Wednesday, April 12, 2023

Baudoinia: the Fungus Is Not Welcome in Tennessee

 

Proposed Sazerac distillery near Murfreesboro, Tennessee.

This is Part 8 of a 9-part series about Baudoinia compniacensis, the whiskey fungus. Part 1 is here, Part 2 is here, Part 3 is here, Part 4 is here, Part 5 is here, Part 6 is here, Part 7 is here.

In 2018, In Indiana, Baudoinia compniacensis complaints about the Ross & Squibb Distillery prompted the Indiana State Department of Health to publish a handy fact sheet. A year later, when MGP wanted to add barrel storage capacity in the nearby town of Sunman, locals had a fit.

Around the same time, in Tennessee, Sazerac announced plans to build a new distillery complex on a 55-acre parcel in Murfreesboro, a college town near Nashville. The company intended to make Tennessee whiskey there. USA Today reported that the site’s neighbors were already “concerned about whiskey fungus.” 

Two mycologists, one hired by Sazerac, testified to the Murfreesboro City Council that the fungus is harmless. "It does not harm anything as it grows," said Ekaterina Kaverina, an adjunct biology professor at East Tennessee State University. "It does not grow overnight. It’s a slow growth. It’s very easily washed off. But it will grow back in a few months," she said. The other expert agreed.

Many nearby homeowners were unconvinced. “Whiskey fungus will 100 percent affect us, our houses, our brand-new houses, and we don't want those values to drop,” complained one local resident. Someone started a Facebook page called ‘Neighbors Against Blackman Distillery.’ (The proposed distillery didn’t have a name, but the site is in an unincorporated community called Blackman.)

Murfreesboro’s planning commission recommended the city council approve Sazerac’s proposal, but that is where it stopped. Sazerac never developed the property, which it still owns. It is now making its Tennessee whiskey in an industrial park in La Vergne, a Nashville suburb, and keeping a low profile.

In Louisville, lawyer McMurry says the whiskey industry, “has got its head in the sand” about the fungus issue. He insists producers should reduce or eliminate their “fugitive emissions” by installing regenerative thermal oxidizers (RTOs), which use combustion to break down ethanol vapors. 

Although E. & J. Gallo has experimented with this technology at its wine and brandy production facilities in California, its applicability to whiskey maturation is by no means certain.
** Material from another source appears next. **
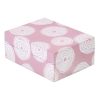 D Cor & Pillows * | Small Pink Decal Box Free Delivery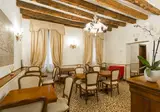 Palazzo Guardi foto 3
And it is not cheap. Capital cost alone is estimated at about $400,000 per warehouse. 

Most distilleries have dozens of warehouses so the total cost to retrofit maturation warehouses will run into the millions, plus annual maintenance and operating costs.

McMurry and others, such as the plaintiff in Tennessee, blithely throw out the RTO solution as if it is a sure, easy, and proportional fix. It is not. On top of the enormous cost, it is unproven technology. No one knows if it will work as intended, or at all.  

Advocates for that solution also contend, without evidence, that RTOs won’t affect the whiskey. Producers rightly hesitate to alter any aspect of whiskey production, which is still mysterious in many ways. 

“Fugitive emissions” is an awkward and deliberately sinister-sounding way to describe what happens in a whiskey warehouse, as the term usually refers to unintended emissions caused by leaks or other equipment malfunctions. 

In a maturation warehouse, emissions are intentional, but the permits under which producers operate classify them as “fugitive” because the sources are dispersed. Vapors are released into the atmosphere from deliberately porous containers stored in deliberately porous buildings. 

Because emissions enter the atmosphere in this dispersed way, for oxidizers to work some sort of collection system would have to be created to channel emissions into the devices. This would increase the cost and risk altering the way whiskey naturally ages. 

Even if RTOs or some other technology can be found to control the fungus without hurting the whiskey, to what end? To clean up a little harmless dirt? What if controlling this harmless, natural flora through some novel technological fix causes some other, unforeseen ecological harm? When you indulge in speculation untethered to facts or science, anything is possible.

NEXT TIME, CONCLUSION: What can be done about Baudoinia?

(END OF PART EIGHT.)


3 comments:

Anonymous said...

Combustion in A WHISKEY WAREHOUSE…sounds like a great idea.

Patrick long said...

The 85,000 Sq feet warehouses in Lincoln County Tennessee are not fugitive they are completely sealed and ethanol emissions are monitored and exhausted by a complex system called the alcohol detection system. This eliminates all claims to fugitive emissions statues. TDEC and the EPA are being prevented from acting by the governor and congress respectfully. It is a scientific fact that whiskey fungus kills vegetation and damages property. But the ethanol emissions kill people. JD is the single largest polluter of ethanol in the country. Fact! These are the most highly concentrated emissions in the world.

At least try to be fair in your reporting, or did you just let chatgpt write this for you

Anonymous said...

Technology exists to address this problem.